Malgré ces importants investissements, de nombreux artistes ont l’impression – et ils n’ont sans doute pas tort – que l’aide ne « ruisselle » pas jusqu’à eux et que ce sont surtout les entreprises culturelles qui en bénéficient. On soutient les institutions, à coup de millions. Mais soutient-on assez les artistes ? Je ne parle pas que d’espèces sonnantes et trébuchantes. Collectivement, estimons-nous les artistes québécois à leur juste valeur ? C’est une vraie question qui, évidemment, se passe pour moi de réponse.

On a demandé aux artistes, très tôt au cours de la pandémie, de se réinventer. Le terme les a vexés. Et pour cause. Leur métier consiste à se réinventer. Puis, on les a plus ou moins laissés à eux-mêmes, trop longtemps. Victimes collatérales d’une situation que l’on n’avait pu prévoir. On les dit essentiels, mais ils ne sont considérés comme essentiels qu’en théorie. Pas assez pour rouvrir les théâtres en même temps que les magasins à grande surface.

Ce que nous a confirmé cette crise, c’est que la culture est surtout considérée comme un divertissement, notamment par nos dirigeants. Un prétexte pour amuser les enfants pendant la semaine de relâche.

On a beau clamer que la culture est indissociable de notre tissu social, de ce qui fabrique notre identité, on a assez peu de considération pour les créateurs. Ces mêmes créateurs que l’on aime pourtant porter aux nues, dont on se targue qu’ils sont les nôtres lorsqu’ils sont célébrés à l’étranger, dont on se gargarise de la réussite populaire, critique, voire financière.

La vérité, c’est que l’on tient les artistes pour acquis. On répète, avec raison, qu’ils sont nécessaires à notre culture, à ce que nous sommes comme peuple, à l’image que nous voulons projeter. Mais pas assez pour les considérer au même titre qu’un commerçant du Carrefour Laval.

Les artistes ont pourtant des antennes dans notre société, dans notre époque, comme personne d’autre. C’est leur pouvoir de superhéros. Ce pouvoir a un corollaire et une contrepartie : les artistes, pour la plupart ultrasensibles et empathiques, absorbent les émotions ambiantes, les bonnes comme les moins bonnes, les joyeuses comme les douloureuses, les lumineuses comme les plus sombres.

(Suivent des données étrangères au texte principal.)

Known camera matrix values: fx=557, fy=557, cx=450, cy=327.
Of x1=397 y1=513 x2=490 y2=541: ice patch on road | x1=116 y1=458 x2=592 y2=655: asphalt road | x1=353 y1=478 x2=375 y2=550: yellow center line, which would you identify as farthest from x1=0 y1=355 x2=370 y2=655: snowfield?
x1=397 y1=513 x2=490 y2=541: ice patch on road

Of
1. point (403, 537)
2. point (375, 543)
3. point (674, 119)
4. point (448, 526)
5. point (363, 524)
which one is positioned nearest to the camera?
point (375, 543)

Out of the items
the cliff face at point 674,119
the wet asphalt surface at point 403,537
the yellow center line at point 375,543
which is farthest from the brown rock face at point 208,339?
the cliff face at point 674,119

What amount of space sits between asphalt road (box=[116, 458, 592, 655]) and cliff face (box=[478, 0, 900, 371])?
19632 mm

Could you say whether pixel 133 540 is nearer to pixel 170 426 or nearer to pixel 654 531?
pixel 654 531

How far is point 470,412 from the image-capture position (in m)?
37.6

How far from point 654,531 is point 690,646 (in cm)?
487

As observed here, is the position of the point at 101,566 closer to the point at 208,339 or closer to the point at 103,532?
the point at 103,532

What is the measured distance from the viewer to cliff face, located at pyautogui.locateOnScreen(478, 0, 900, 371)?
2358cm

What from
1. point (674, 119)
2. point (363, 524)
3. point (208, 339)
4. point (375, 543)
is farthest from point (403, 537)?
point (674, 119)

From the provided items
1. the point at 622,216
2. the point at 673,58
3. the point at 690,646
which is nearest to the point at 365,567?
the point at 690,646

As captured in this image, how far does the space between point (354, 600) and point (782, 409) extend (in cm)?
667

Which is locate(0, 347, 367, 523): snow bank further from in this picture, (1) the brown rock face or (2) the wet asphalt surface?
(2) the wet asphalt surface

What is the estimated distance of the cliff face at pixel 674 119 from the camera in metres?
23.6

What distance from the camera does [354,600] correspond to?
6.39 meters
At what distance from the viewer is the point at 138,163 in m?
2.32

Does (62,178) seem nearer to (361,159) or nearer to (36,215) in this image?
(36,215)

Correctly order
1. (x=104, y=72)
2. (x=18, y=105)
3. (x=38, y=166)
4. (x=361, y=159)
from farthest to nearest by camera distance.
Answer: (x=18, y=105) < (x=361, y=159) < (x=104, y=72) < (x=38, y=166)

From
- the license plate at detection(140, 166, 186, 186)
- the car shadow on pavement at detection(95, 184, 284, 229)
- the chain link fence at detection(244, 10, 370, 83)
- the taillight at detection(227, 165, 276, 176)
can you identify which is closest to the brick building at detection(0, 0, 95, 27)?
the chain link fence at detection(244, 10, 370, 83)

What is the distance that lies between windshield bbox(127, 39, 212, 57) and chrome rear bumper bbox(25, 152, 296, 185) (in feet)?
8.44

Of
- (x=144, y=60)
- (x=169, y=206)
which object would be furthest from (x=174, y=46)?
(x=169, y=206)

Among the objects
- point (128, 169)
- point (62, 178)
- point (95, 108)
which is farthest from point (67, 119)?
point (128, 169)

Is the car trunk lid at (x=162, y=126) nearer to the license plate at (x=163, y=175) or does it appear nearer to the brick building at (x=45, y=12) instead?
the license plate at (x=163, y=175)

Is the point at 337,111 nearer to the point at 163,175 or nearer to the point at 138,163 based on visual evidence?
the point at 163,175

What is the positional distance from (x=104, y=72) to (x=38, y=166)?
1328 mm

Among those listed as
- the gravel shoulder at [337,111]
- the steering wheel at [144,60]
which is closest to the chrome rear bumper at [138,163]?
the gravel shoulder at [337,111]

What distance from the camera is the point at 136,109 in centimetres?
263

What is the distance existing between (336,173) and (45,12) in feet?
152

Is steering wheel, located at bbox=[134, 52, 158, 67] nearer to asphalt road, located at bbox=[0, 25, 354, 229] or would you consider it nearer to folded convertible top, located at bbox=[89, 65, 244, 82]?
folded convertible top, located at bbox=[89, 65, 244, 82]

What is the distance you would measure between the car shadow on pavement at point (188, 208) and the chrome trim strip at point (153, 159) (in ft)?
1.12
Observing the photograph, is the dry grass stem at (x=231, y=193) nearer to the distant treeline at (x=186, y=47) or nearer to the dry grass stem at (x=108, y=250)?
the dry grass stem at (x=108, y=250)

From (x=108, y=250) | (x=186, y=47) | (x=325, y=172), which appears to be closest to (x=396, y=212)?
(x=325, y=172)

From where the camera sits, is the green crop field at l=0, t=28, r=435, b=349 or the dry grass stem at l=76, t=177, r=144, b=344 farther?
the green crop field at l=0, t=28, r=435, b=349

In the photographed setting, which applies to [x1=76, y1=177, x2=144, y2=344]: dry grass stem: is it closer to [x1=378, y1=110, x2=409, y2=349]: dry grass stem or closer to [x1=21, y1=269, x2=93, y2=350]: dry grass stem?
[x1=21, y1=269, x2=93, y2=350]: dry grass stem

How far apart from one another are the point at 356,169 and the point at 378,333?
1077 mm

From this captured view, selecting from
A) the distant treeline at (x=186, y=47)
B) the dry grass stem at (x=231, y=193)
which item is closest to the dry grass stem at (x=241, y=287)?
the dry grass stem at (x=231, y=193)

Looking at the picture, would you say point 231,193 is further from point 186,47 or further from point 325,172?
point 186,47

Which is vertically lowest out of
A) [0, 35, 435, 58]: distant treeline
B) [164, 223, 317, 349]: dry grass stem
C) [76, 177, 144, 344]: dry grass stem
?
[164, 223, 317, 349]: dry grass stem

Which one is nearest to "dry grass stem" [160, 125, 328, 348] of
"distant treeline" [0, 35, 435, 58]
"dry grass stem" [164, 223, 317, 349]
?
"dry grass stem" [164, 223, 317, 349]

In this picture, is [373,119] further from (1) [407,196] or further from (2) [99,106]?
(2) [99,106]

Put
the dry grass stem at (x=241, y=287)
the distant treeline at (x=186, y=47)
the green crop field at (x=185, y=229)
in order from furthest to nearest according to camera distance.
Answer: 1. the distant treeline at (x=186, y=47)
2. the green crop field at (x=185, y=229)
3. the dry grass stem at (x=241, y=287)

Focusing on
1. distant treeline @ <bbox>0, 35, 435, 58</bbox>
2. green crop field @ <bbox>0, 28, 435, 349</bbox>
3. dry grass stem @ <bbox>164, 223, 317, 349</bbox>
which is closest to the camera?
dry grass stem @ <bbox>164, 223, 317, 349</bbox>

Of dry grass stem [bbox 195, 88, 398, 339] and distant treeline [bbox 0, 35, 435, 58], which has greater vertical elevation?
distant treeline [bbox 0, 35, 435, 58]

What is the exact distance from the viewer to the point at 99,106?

L’hypersensibilité des artistes, ce matériau créatif puissant, les rend forcément plus vulnérables à la détresse collective qui les entoure depuis un an. Ils ont été les éponges de nos doutes, de nos craintes et de nos angoisses existentielles. Ils nous ont délestés d’un poids, en nous permettant de mieux vivre l’épreuve des derniers mois, grâce à leurs romans, à leurs films, à leurs chansons, à leurs séries télé, etc. Cela a un coût qui se mesure, chiffres à l’appui dans le rapport de la FNCC.

Ce que nous disent ces chiffres alarmants, c’est qu’il faut mieux protéger les artistes et les travailleurs culturels. Il faut les traiter avec les égards qui leur sont dus : ceux d’une précieuse et inestimable ressource naturelle. Il ne s’agit pas seulement d’investir dans des infrastructures, mais également de se soucier du bien-être des artistes.

Or, on rechigne à les rémunérer convenablement, alors que leur statut est précaire et que la plupart d’entre eux vivent sous le seuil de la pauvreté. Les rares riches constituent la partie la plus visible d’un iceberg de créateurs qui peinent à garder la tête hors de l’eau depuis le début de la pandémie. Des clowns tristes qui s’efforceront de sourire sur scène, dans une semaine, parce que c’est ce qui est attendu d’eux.

Ces artistes ne réclament pas, en retour, d’être applaudis ou félicités. Ils ne réclament pas d’être adulés ou plébiscités. Ils réclament de pouvoir vivre de leur art, comme les autres honnêtes travailleurs. Ils réclament d’être reconnus, d’être considérés et d’être traités avec équité.